Die Gewerkschaft Nahrung-Genuss-Gaststätten (NGG) fordert deshalb zur Qualitätsoptimierung der Ausbildung im Hotel- und Gastgewerbe den Abschluss eines Tarifvertrages mit dem Deutschen Hotel- und Gaststättenverband DEHOGA. Folgende Punkte sind aus Sicht der NGG zur Qualitätssteigerung notwendig:

  • Der Betrieb übernimmt Fahrtkosten, die der Ausbildung dienen, zum Beispiel in die Berufsschule.
  • Ab einer gewissen Dauer der Fahrt zum Betrieb muss dem Auszubildenden eine angemessene Personalwohnung in Betriebsnähe gestellt werden.
  • Bei Ausbildungsvertragsabschluss erhält der/die Auszubildende eine verbindliche Zusage für ein unbefristetes Beschäftigungsverhältnis nach der Ausbildung.
  • Die üblichen Ausbildungsmittel, wie Berufskleidung, Küchengeräte, Messer-Sets, Werkzeuge, etc. müssen vom Betrieb gestellt werden.
  • Auszubildenden müssen innerbetriebliche fachspezifische und allgemeine Bildungsmaßnahmen angeboten werden.
  • Auszubildende werden an Prüfungstagen, sowie je drei Tage vor Prüfungen freigestellt, um sich auf diese vorzubereiten.
  • Eine Einhaltung des Ausbildungsrahmenplanes muss gewährleistet, sowie kontrolliert werden.
  • Ausbilderinnen und Ausbilder müssen kontinuierlich an einem Qualifizierungsangebot teilnehmen, um methodisch, didaktisch und pädagogisch zeitgerecht qualifiziert zu sein.

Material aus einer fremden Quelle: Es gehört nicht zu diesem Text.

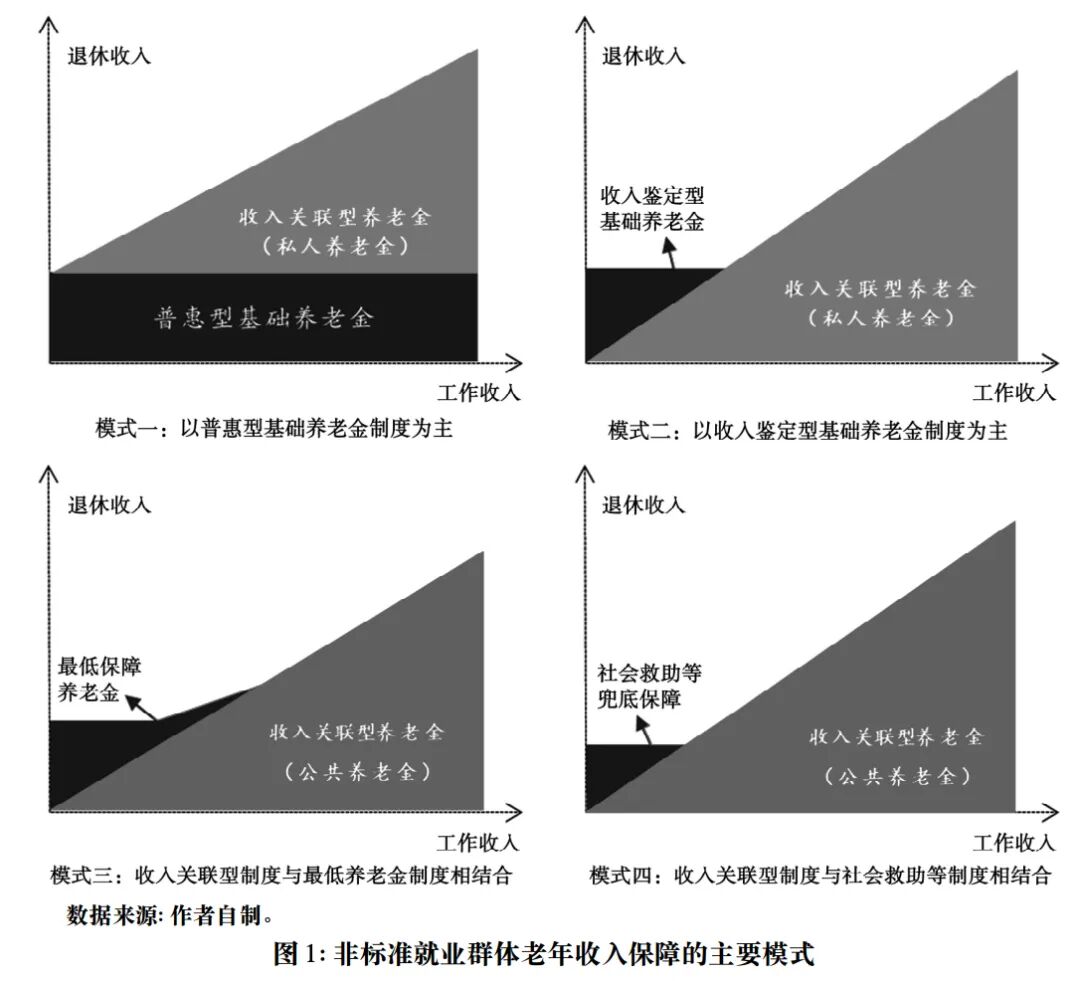 退休收入

收入关联型养老金
（私人养老金）

普惠型基础养老金

工作收入

模式一：以普惠型基础养老金制度为主

退休收入

收入鉴定型
基础养老金

收入关联型养老金
（私人养老金）

工作收入

模式二：以收入鉴定型基础养老金制度为主

退休收入

最低保障
养老金

收入关联型养老金
（公共养老金）

工作收入

模式三：收入关联型制度与最低养老金制度相结合

退休收入

社会救助等
兜底保障

收入关联型养老金
（公共养老金）

工作收入

模式四：收入关联型制度与社会救助等制度相结合

数据来源：作者自制。

图 1：非标准就业群体老年收入保障的主要模式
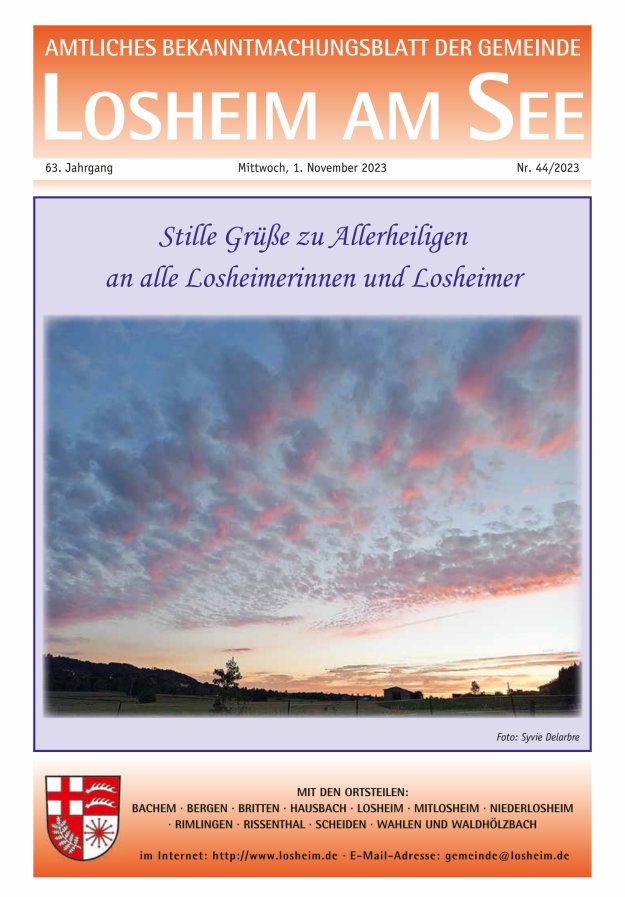 AMTLICHES BEKANNTMACHUNGSBLATT DER GEMEINDE

LOSHEIM AM SEE

63. Jahrgang

Mittwoch, 1. November 2023

Nr. 44/2023

Stille Grüße zu Allerheiligen an alle Losheimerinnen und Losheimer

Foto: Syvie Delarbre

MIT DEN ORTSTEILEN:
BACHEM · BERGEN · BRITTEN · HAUSBACH · LOSHEIM · MITLOSHEIM · NIEDERLOSHEIM · RIMLINGEN · RISSENTHAL · SCHEIDEN · WAHLEN UND WALDHÖLZBACH

im Internet: http://www.losheim.de · E-Mail-Adresse: gemeinde@losheim.de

Außerdem müssen in jeder Abteilung, falls nicht genügend Ausbilderinnen und Ausbilder vorhanden sind, feste Ausbildungsbeauftragte für die Ausbildung zuständig sein. Diesen Beauftragten muss es zeitlich möglich sein, qualitativ auszubilden.
  • Die Berufsschulzeit muss komplett angerechnet werden und es darf keine Beschäftigung an Berufsschultagen erfolgen, wenn fünf oder mehr Schulstunden stattfinden. In Schulwochen mit Blockunterricht darf der/die Auszubildende weder vor, noch nach einer Schulwoche am Wochenende beschäftigt werden.
  • Den Auszubildenden muss auf würdigem Niveau und mit nötigem Respekt begegnet werden.

„Die Gewerkschaft NGG möchte die Ausbildung und die Berufe im Hotel- und Gastgewerbe verbessern, um den Auszubildenden und Beschäftigten eine gute Zukunft zu bieten. Deshalb fordern wir eine Qualitätsoffensive in der Ausbildung, welche mindestens die genannten Punkte beinhaltet, um die Ausbildungsqualität zu verbessern und die hohe Abbrecherquote zu reduzieren.“ betont Michael Gutmann.